● **EXERCISE REQUIREMENTS**: Transcribe all records exactly.

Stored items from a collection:
______________________________
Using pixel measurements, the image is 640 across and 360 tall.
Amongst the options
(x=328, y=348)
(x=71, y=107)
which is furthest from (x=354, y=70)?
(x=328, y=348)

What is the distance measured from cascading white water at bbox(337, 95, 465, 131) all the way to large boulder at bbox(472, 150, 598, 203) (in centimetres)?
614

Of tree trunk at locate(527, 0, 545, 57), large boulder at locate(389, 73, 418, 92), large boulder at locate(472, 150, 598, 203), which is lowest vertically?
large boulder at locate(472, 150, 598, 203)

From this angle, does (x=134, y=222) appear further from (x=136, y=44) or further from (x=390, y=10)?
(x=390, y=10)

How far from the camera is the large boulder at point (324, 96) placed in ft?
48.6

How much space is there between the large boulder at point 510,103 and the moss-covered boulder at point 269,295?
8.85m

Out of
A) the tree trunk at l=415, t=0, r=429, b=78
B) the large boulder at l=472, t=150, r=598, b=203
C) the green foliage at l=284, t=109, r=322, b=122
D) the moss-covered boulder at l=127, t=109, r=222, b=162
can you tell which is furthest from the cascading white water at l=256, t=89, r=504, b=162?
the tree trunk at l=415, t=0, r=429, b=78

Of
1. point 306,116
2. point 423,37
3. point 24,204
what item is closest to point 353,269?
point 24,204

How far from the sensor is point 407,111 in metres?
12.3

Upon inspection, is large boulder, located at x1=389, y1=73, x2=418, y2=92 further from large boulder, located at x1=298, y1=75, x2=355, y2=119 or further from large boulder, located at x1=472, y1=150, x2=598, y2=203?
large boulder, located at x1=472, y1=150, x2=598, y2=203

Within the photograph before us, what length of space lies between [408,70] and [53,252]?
______________________________
● **EXERCISE ANSWER**:
Using pixel measurements, the image is 640 across and 360 tall.
Amongst the options
(x=328, y=348)
(x=71, y=107)
which is furthest from (x=354, y=70)?
(x=328, y=348)

What is the distance measured from cascading white water at bbox(337, 95, 465, 131) all the way to large boulder at bbox(472, 150, 598, 203) (in centimetres)?
614

Of tree trunk at locate(527, 0, 545, 57), large boulder at locate(389, 73, 418, 92), large boulder at locate(472, 150, 598, 203), which is lowest vertically?
large boulder at locate(472, 150, 598, 203)

From this angle, does (x=134, y=222) appear further from (x=136, y=44) or further from (x=390, y=10)?
(x=390, y=10)

How far from the camera is the large boulder at point (324, 96) placed in ft?
48.6

How much space is there between the large boulder at point 510,103 and the moss-covered boulder at point 269,295?
8.85m

Out of
A) the tree trunk at l=415, t=0, r=429, b=78
B) the large boulder at l=472, t=150, r=598, b=203
C) the green foliage at l=284, t=109, r=322, b=122
D) the moss-covered boulder at l=127, t=109, r=222, b=162
can you tell which is furthest from the cascading white water at l=256, t=89, r=504, b=162?
the tree trunk at l=415, t=0, r=429, b=78

Of
1. point 306,116
2. point 423,37
3. point 24,204
what item is closest to point 353,269?
point 24,204

How far from the sensor is point 407,111 in metres?
12.3

Upon inspection, is large boulder, located at x1=389, y1=73, x2=418, y2=92 further from large boulder, located at x1=298, y1=75, x2=355, y2=119 or further from large boulder, located at x1=472, y1=150, x2=598, y2=203?
large boulder, located at x1=472, y1=150, x2=598, y2=203

Within the photograph before us, what length of space lies between [408,70] and [53,252]?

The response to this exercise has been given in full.